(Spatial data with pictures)
============

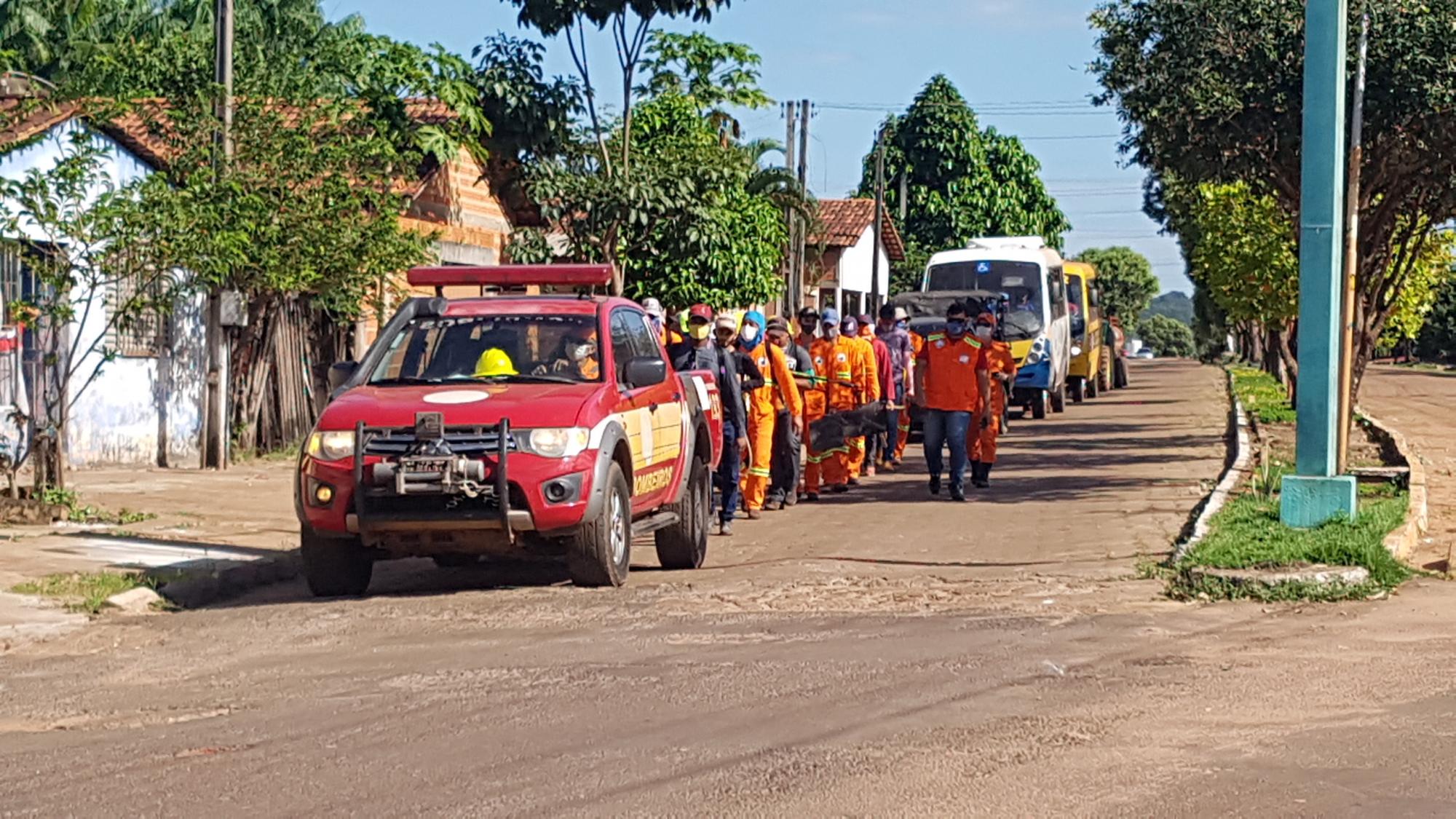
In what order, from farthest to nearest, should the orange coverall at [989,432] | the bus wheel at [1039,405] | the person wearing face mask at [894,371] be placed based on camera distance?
the bus wheel at [1039,405] → the person wearing face mask at [894,371] → the orange coverall at [989,432]

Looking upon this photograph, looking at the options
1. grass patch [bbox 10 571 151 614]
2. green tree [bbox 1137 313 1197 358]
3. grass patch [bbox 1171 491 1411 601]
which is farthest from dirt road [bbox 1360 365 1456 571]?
green tree [bbox 1137 313 1197 358]

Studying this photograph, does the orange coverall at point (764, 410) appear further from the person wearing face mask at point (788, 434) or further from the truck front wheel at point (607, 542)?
the truck front wheel at point (607, 542)

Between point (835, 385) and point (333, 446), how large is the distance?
8107 millimetres

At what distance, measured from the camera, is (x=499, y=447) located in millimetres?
10820

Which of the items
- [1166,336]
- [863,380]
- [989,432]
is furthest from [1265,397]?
[1166,336]

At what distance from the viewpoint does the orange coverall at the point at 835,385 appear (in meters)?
18.5

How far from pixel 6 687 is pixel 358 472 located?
2654 millimetres

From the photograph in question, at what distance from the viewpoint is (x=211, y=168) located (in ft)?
61.7

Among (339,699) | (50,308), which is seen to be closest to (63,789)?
(339,699)

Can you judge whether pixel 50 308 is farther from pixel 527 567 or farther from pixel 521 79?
pixel 521 79

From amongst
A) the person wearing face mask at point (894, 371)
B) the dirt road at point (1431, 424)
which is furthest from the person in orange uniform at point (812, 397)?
the dirt road at point (1431, 424)

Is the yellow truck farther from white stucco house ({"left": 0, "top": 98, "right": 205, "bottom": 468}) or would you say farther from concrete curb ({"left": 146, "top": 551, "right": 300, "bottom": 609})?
concrete curb ({"left": 146, "top": 551, "right": 300, "bottom": 609})

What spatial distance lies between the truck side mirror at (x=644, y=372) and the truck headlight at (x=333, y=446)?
5.53 feet

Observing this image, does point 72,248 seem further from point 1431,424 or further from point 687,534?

============

# Exercise requirements
Could you render every line of the records above as a JSON list of strings, one string per line, with blank lines skipped and the pictures left out?

# Answer to this task
[
  "In what order, from farthest to nearest, should the orange coverall at [989,432] | the bus wheel at [1039,405] | the person wearing face mask at [894,371] be placed based on camera distance?",
  "the bus wheel at [1039,405] → the person wearing face mask at [894,371] → the orange coverall at [989,432]",
  "Looking upon this photograph, looking at the options",
  "1. grass patch [bbox 10 571 151 614]",
  "2. green tree [bbox 1137 313 1197 358]",
  "3. grass patch [bbox 1171 491 1411 601]",
  "which is farthest from dirt road [bbox 1360 365 1456 571]?",
  "green tree [bbox 1137 313 1197 358]",
  "Studying this photograph, does the orange coverall at point (764, 410) appear further from the person wearing face mask at point (788, 434) or further from the truck front wheel at point (607, 542)?",
  "the truck front wheel at point (607, 542)",
  "Between point (835, 385) and point (333, 446), how large is the distance?",
  "8107 millimetres",
  "At what distance, measured from the camera, is (x=499, y=447) located in millimetres?",
  "10820",
  "Which of the items",
  "- [1166,336]",
  "- [863,380]",
  "- [989,432]",
  "is furthest from [1265,397]?",
  "[1166,336]",
  "At what distance from the viewpoint does the orange coverall at the point at 835,385 appear (in meters)?",
  "18.5",
  "How far from pixel 6 687 is pixel 358 472 located?",
  "2654 millimetres",
  "From the photograph in question, at what distance from the viewpoint is (x=211, y=168) located (in ft)?",
  "61.7",
  "Among (339,699) | (50,308), which is seen to be closest to (63,789)?",
  "(339,699)",
  "Can you judge whether pixel 50 308 is farther from pixel 527 567 or farther from pixel 521 79?",
  "pixel 521 79",
  "From amongst",
  "A) the person wearing face mask at point (894, 371)",
  "B) the dirt road at point (1431, 424)",
  "which is furthest from the person in orange uniform at point (812, 397)?",
  "the dirt road at point (1431, 424)",
  "Is the yellow truck farther from white stucco house ({\"left\": 0, \"top\": 98, \"right\": 205, \"bottom\": 468}) or would you say farther from concrete curb ({\"left\": 146, \"top\": 551, \"right\": 300, \"bottom\": 609})?",
  "concrete curb ({\"left\": 146, \"top\": 551, \"right\": 300, \"bottom\": 609})",
  "What spatial distance lies between the truck side mirror at (x=644, y=372) and the truck headlight at (x=333, y=446)?",
  "5.53 feet",
  "Observing this image, does point 72,248 seem further from point 1431,424 or further from point 687,534?"
]